First, we do need to revisit the racial aspect. This year was one of the last steps toward the colorblind society of Dr Martin Luther King spoke of so many years ago. The final few steps will take decades (because most of the old racists have to die) before we look back and wonder "What's the big deal about Obama getting elected?" I expect to see this in my children's generation. I expect that they will grow up in a world where race is, at most, used to describe what a person looks like. I don't expect racism to be completely extinct, but it is clearly now more the exception than the rule.
Second, the most important reason of this day is that it marks the 34th peaceful transfer of power from one man to the next. As for the other nine, four were due to assassination (Lincoln, Garfield, McKinley, Kennedy), four presidents died otherwise (Harrison, Taylor, Harding, Roosevelt), and Nixon, who resigned. One of the greatest strengths of our republic is the mechanism by which we transfer power from man to man and party to party without fights, without bloodshed, without revolution. And even in the cases of assassination, the murder did not precipitate a violent change in leadership, but an orderly succession that exists to protect us from the mortality of our leaders. So whether our leaders have made it one term, two terms, four terms, or a month, we have always known and expected that when the time or crisis comes, the next man will step up and take on the role pf President.
Finally, I have a message for those on the right who are, understandably, a little bummed about watching the liberal march on Washington with little of an opposition party. Bitterness does not become us. All of us believe in the sacred nature of the Constitution in its role as the foundation for our way of life. Many of us believe that it is a document implicitly ordained by God over a just and upright people. And it is in that spirit that we should observe our republic at work.
Tomorrow, every American that is able should pause and observe this solemnity.
I was flipping through the channels last night looking for odd things on the inauguration. I came upon the Eisenhower inauguration first (C-SPAN: Gotta love it). I wasn't even a dirty thought when Ike took over. But there was a sense of power as I listened to him take the oath. A solemnity and sacredness that is at the heart of our system of government.
Later, as I got to this sentence, I found Reagan's inaugural address . Standing behind President Reagan was President Carter, newly become an ex. And as I have stated above, so did the Gipper:
To a few of us here today, this is a solemn and most momentous occasion; and yet, in the history of our Nation, it is a commonplace occurrence. The orderly transfer of authority as called for in the Constitution routinely takes place as it has for almost two centuries and few of us stop to think how unique we really are. In the eyes of many in the world, this every-4-year ceremony we accept as normal is nothing less than a miracle.

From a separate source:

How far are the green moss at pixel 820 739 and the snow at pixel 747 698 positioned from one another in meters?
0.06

Mr. President, I want our fellow citizens to know how much you did to carry on this tradition. By your gracious cooperation in the transition process, you have shown a watching world that we are a united people pledged to maintaining a political system which guarantees individual liberty to a greater degree than any other, and I thank you and your people for all your help in maintaining the continuity which is the bulwark of our Republic.
The business of our nation goes forward.
And Barack Obama will soon carry that business forward.